*EXTRACTED DATA*
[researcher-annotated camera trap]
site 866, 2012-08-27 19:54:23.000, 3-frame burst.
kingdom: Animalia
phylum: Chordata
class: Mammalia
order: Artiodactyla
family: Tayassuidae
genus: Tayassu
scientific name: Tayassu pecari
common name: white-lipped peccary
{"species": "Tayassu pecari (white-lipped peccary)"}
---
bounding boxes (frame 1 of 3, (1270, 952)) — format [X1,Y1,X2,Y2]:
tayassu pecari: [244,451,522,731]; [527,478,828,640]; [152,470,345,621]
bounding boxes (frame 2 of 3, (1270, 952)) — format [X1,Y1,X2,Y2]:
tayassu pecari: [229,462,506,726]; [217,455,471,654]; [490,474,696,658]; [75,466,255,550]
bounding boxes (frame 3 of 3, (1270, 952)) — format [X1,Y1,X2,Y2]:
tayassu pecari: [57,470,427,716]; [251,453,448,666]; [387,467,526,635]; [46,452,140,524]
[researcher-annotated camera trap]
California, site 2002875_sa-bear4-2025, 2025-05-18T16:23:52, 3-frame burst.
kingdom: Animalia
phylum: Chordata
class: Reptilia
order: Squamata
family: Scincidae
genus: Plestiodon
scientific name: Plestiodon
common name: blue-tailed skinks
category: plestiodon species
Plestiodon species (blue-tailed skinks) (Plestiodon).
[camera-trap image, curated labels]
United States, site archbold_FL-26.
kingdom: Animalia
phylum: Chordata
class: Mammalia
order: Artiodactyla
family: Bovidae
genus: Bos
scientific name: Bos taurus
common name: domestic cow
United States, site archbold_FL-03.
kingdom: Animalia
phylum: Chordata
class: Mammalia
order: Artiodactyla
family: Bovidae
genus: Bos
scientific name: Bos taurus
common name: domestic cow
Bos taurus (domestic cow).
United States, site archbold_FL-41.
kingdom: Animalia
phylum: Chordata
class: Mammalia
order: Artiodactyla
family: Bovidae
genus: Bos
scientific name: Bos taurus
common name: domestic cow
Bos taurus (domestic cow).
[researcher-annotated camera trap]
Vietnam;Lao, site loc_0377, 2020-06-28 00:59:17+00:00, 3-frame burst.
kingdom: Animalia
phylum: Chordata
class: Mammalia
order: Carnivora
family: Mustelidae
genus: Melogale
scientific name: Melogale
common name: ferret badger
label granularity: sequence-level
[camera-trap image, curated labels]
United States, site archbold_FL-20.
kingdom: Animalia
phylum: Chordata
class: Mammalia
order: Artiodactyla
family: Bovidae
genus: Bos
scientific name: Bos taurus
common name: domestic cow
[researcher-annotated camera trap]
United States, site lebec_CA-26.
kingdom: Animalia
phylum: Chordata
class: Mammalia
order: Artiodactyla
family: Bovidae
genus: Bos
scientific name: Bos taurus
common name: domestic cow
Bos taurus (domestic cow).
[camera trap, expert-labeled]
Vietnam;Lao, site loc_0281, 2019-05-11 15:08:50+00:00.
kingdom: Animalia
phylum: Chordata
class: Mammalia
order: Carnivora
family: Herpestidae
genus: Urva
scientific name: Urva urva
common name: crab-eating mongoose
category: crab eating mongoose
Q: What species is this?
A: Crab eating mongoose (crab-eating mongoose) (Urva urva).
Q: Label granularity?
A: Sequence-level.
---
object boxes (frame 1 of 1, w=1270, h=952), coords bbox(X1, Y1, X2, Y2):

*REQUIREMENT*
The listing above is to be reproduced without a single change.

*ANSWER SECTION*
[researcher-annotated camera trap]
site 866, 2012-08-27 19:54:23.000, 3-frame burst.
kingdom: Animalia
phylum: Chordata
class: Mammalia
order: Artiodactyla
family: Tayassuidae
genus: Tayassu
scientific name: Tayassu pecari
common name: white-lipped peccary
{"species": "Tayassu pecari (white-lipped peccary)"}
---
bounding boxes (frame 1 of 3, (1270, 952)) — format [X1,Y1,X2,Y2]:
tayassu pecari: [244,451,522,731]; [527,478,828,640]; [152,470,345,621]
bounding boxes (frame 2 of 3, (1270, 952)) — format [X1,Y1,X2,Y2]:
tayassu pecari: [229,462,506,726]; [217,455,471,654]; [490,474,696,658]; [75,466,255,550]
bounding boxes (frame 3 of 3, (1270, 952)) — format [X1,Y1,X2,Y2]:
tayassu pecari: [57,470,427,716]; [251,453,448,666]; [387,467,526,635]; [46,452,140,524]
[researcher-annotated camera trap]
California, site 2002875_sa-bear4-2025, 2025-05-18T16:23:52, 3-frame burst.
kingdom: Animalia
phylum: Chordata
class: Reptilia
order: Squamata
family: Scincidae
genus: Plestiodon
scientific name: Plestiodon
common name: blue-tailed skinks
category: plestiodon species
Plestiodon species (blue-tailed skinks) (Plestiodon).
[camera-trap image, curated labels]
United States, site archbold_FL-26.
kingdom: Animalia
phylum: Chordata
class: Mammalia
order: Artiodactyla
family: Bovidae
genus: Bos
scientific name: Bos taurus
common name: domestic cow
United States, site archbold_FL-03.
kingdom: Animalia
phylum: Chordata
class: Mammalia
order: Artiodactyla
family: Bovidae
genus: Bos
scientific name: Bos taurus
common name: domestic cow
Bos taurus (domestic cow).
United States, site archbold_FL-41.
kingdom: Animalia
phylum: Chordata
class: Mammalia
order: Artiodactyla
family: Bovidae
genus: Bos
scientific name: Bos taurus
common name: domestic cow
Bos taurus (domestic cow).
[researcher-annotated camera trap]
Vietnam;Lao, site loc_0377, 2020-06-28 00:59:17+00:00, 3-frame burst.
kingdom: Animalia
phylum: Chordata
class: Mammalia
order: Carnivora
family: Mustelidae
genus: Melogale
scientific name: Melogale
common name: ferret badger
label granularity: sequence-level
[camera-trap image, curated labels]
United States, site archbold_FL-20.
kingdom: Animalia
phylum: Chordata
class: Mammalia
order: Artiodactyla
family: Bovidae
genus: Bos
scientific name: Bos taurus
common name: domestic cow
[researcher-annotated camera trap]
United States, site lebec_CA-26.
kingdom: Animalia
phylum: Chordata
class: Mammalia
order: Artiodactyla
family: Bovidae
genus: Bos
scientific name: Bos taurus
common name: domestic cow
Bos taurus (domestic cow).
[camera trap, expert-labeled]
Vietnam;Lao, site loc_0281, 2019-05-11 15:08:50+00:00.
kingdom: Animalia
phylum: Chordata
class: Mammalia
order: Carnivora
family: Herpestidae
genus: Urva
scientific name: Urva urva
common name: crab-eating mongoose
category: crab eating mongoose
Q: What species is this?
A: Crab eating mongoose (crab-eating mongoose) (Urva urva).
Q: Label granularity?
A: Sequence-level.
---
object boxes (frame 1 of 1, w=1270, h=952), coords bbox(X1, Y1, X2, Y2):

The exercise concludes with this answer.